Following the release of its worse-than-expected quarterly results and its equally disappointing outlook for the rest of the year, US automaker Ford has now decided to shake up its management. The company announced on Friday that it has removed the president of its auto unit and replaced him with someone else.
Ford announced that it has replaced Joe Hinrichs with its current president of new businesses, technology, and strategy, Jim Farley. Hinrichs, who previously worked at General Motors, has been working with Ford with the past 19 years. Ford did not specify why it had removed Hinrich and only termed his departure as a retirement. This is despite the fact that Hinrich is only 53-years old.
The company's CEO, Jim Hackett, mentioned in a statement that the company felt that Farley was the right person to take on the important role to drive future growth. Farley will officially take over Hinrich's responsibilities on the first of March.
Hackett thanked Hinrich in his statement for the contributions he had given to the company over the past two decades. The CEO added that Hinrich was instrumental in helping Ford survive the Great Recession without it having to need taxpayer bailout or go bankrupt.
Hackett clarified to reporters that Hinrich's departure had nothing to do with the re-launch issues of its Explorer SUV. Problems with quality and production resulted in a massive decline in sales for the company's best-selling SUV, eating into its bottom line. Hackett claims that all executives share the responsibilities for the issues and that Hinrich's removal was not tied to the problem.
Ford's shares prices have so far dropped to a new 52-week low following the release of its disappointing fourth-quarter earnings. The company reported a larger-than-expected loss for the quarter, which managed to erase its profits for the entire year. Last year, the company's stock had only dropped by 1.7 percent. Since January, the stock has dropped by more than 11.3 percent already.

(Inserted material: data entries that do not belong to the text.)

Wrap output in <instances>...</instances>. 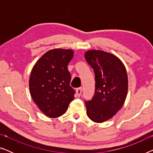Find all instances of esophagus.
<instances>
[{
  "label": "esophagus",
  "mask_w": 153,
  "mask_h": 153,
  "mask_svg": "<svg viewBox=\"0 0 153 153\" xmlns=\"http://www.w3.org/2000/svg\"><path fill=\"white\" fill-rule=\"evenodd\" d=\"M81 93H82V88L80 87V88H78L76 89V95L77 97H80L81 95Z\"/></svg>",
  "instance_id": "obj_1"
}]
</instances>
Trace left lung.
Listing matches in <instances>:
<instances>
[{
	"label": "left lung",
	"mask_w": 153,
	"mask_h": 153,
	"mask_svg": "<svg viewBox=\"0 0 153 153\" xmlns=\"http://www.w3.org/2000/svg\"><path fill=\"white\" fill-rule=\"evenodd\" d=\"M85 58L95 73V93L85 101L86 113L91 120L103 123L111 118L122 107L126 99L128 79L120 60L107 52L90 50Z\"/></svg>",
	"instance_id": "1"
}]
</instances>
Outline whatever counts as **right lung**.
Masks as SVG:
<instances>
[{"label":"right lung","instance_id":"add662e5","mask_svg":"<svg viewBox=\"0 0 153 153\" xmlns=\"http://www.w3.org/2000/svg\"><path fill=\"white\" fill-rule=\"evenodd\" d=\"M74 55L70 49H56L44 54L33 67L29 88L33 101L46 116L58 118L66 112L74 99L70 85L68 65Z\"/></svg>","mask_w":153,"mask_h":153}]
</instances>
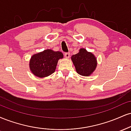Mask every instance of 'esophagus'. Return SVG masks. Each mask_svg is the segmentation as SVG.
<instances>
[{
    "label": "esophagus",
    "mask_w": 131,
    "mask_h": 131,
    "mask_svg": "<svg viewBox=\"0 0 131 131\" xmlns=\"http://www.w3.org/2000/svg\"><path fill=\"white\" fill-rule=\"evenodd\" d=\"M64 55L66 59H69V58H70V53H65Z\"/></svg>",
    "instance_id": "esophagus-1"
}]
</instances>
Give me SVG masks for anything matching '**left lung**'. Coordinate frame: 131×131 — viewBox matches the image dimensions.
<instances>
[{"mask_svg":"<svg viewBox=\"0 0 131 131\" xmlns=\"http://www.w3.org/2000/svg\"><path fill=\"white\" fill-rule=\"evenodd\" d=\"M71 60L75 71L83 76H90L97 67V59L92 52H88L85 48H81L76 54L71 57Z\"/></svg>","mask_w":131,"mask_h":131,"instance_id":"8db88e82","label":"left lung"}]
</instances>
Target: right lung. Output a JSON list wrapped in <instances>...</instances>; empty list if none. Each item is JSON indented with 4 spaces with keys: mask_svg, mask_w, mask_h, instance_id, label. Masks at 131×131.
Segmentation results:
<instances>
[{
    "mask_svg": "<svg viewBox=\"0 0 131 131\" xmlns=\"http://www.w3.org/2000/svg\"><path fill=\"white\" fill-rule=\"evenodd\" d=\"M63 58V54L61 52L45 50L31 57L29 61L30 70L38 78L48 77L55 72L58 61Z\"/></svg>",
    "mask_w": 131,
    "mask_h": 131,
    "instance_id": "add662e5",
    "label": "right lung"
}]
</instances>
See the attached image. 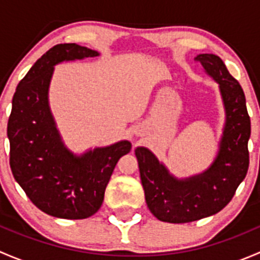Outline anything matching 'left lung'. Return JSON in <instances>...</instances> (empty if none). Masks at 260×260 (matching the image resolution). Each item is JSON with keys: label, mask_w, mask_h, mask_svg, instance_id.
I'll return each instance as SVG.
<instances>
[{"label": "left lung", "mask_w": 260, "mask_h": 260, "mask_svg": "<svg viewBox=\"0 0 260 260\" xmlns=\"http://www.w3.org/2000/svg\"><path fill=\"white\" fill-rule=\"evenodd\" d=\"M195 59L219 84L224 104L225 124L212 164L201 174L177 179L148 148L135 149L149 211L161 221L174 224L196 221L222 210L249 167L250 118L242 86L217 55L200 54Z\"/></svg>", "instance_id": "left-lung-1"}]
</instances>
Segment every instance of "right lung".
I'll return each instance as SVG.
<instances>
[{"label": "right lung", "mask_w": 260, "mask_h": 260, "mask_svg": "<svg viewBox=\"0 0 260 260\" xmlns=\"http://www.w3.org/2000/svg\"><path fill=\"white\" fill-rule=\"evenodd\" d=\"M99 56L95 50L59 44L18 83L7 124L12 175L36 208L60 219H86L99 210L104 191L129 141L75 154L64 145L49 106L54 67Z\"/></svg>", "instance_id": "1"}]
</instances>
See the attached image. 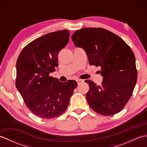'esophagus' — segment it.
<instances>
[{"label": "esophagus", "instance_id": "1", "mask_svg": "<svg viewBox=\"0 0 147 147\" xmlns=\"http://www.w3.org/2000/svg\"><path fill=\"white\" fill-rule=\"evenodd\" d=\"M76 81H77V83H78V85H80V84H81L82 82H84L83 80H80V79L79 80H77Z\"/></svg>", "mask_w": 147, "mask_h": 147}]
</instances>
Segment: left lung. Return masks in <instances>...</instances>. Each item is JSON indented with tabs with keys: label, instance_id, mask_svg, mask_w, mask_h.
Instances as JSON below:
<instances>
[{
	"label": "left lung",
	"instance_id": "obj_1",
	"mask_svg": "<svg viewBox=\"0 0 147 147\" xmlns=\"http://www.w3.org/2000/svg\"><path fill=\"white\" fill-rule=\"evenodd\" d=\"M72 40L85 51L90 65L101 67L103 82L96 85L87 80L86 98L96 113L112 115L123 110L131 96L137 81L135 57L119 36L101 28L76 31Z\"/></svg>",
	"mask_w": 147,
	"mask_h": 147
}]
</instances>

Hackett admitted during the company's latest earnings call that its performance fell short of what was promised to investors. The CEO, who had recently been the subject of criticism over the progress of its ambitious $11 billion global restructuring plan, also revealed that its expected earnings for the first quarter might be affected. Ford revealed that it expects its earnings before interest and taxes in the first quarter to be lower by about $1.1 billion.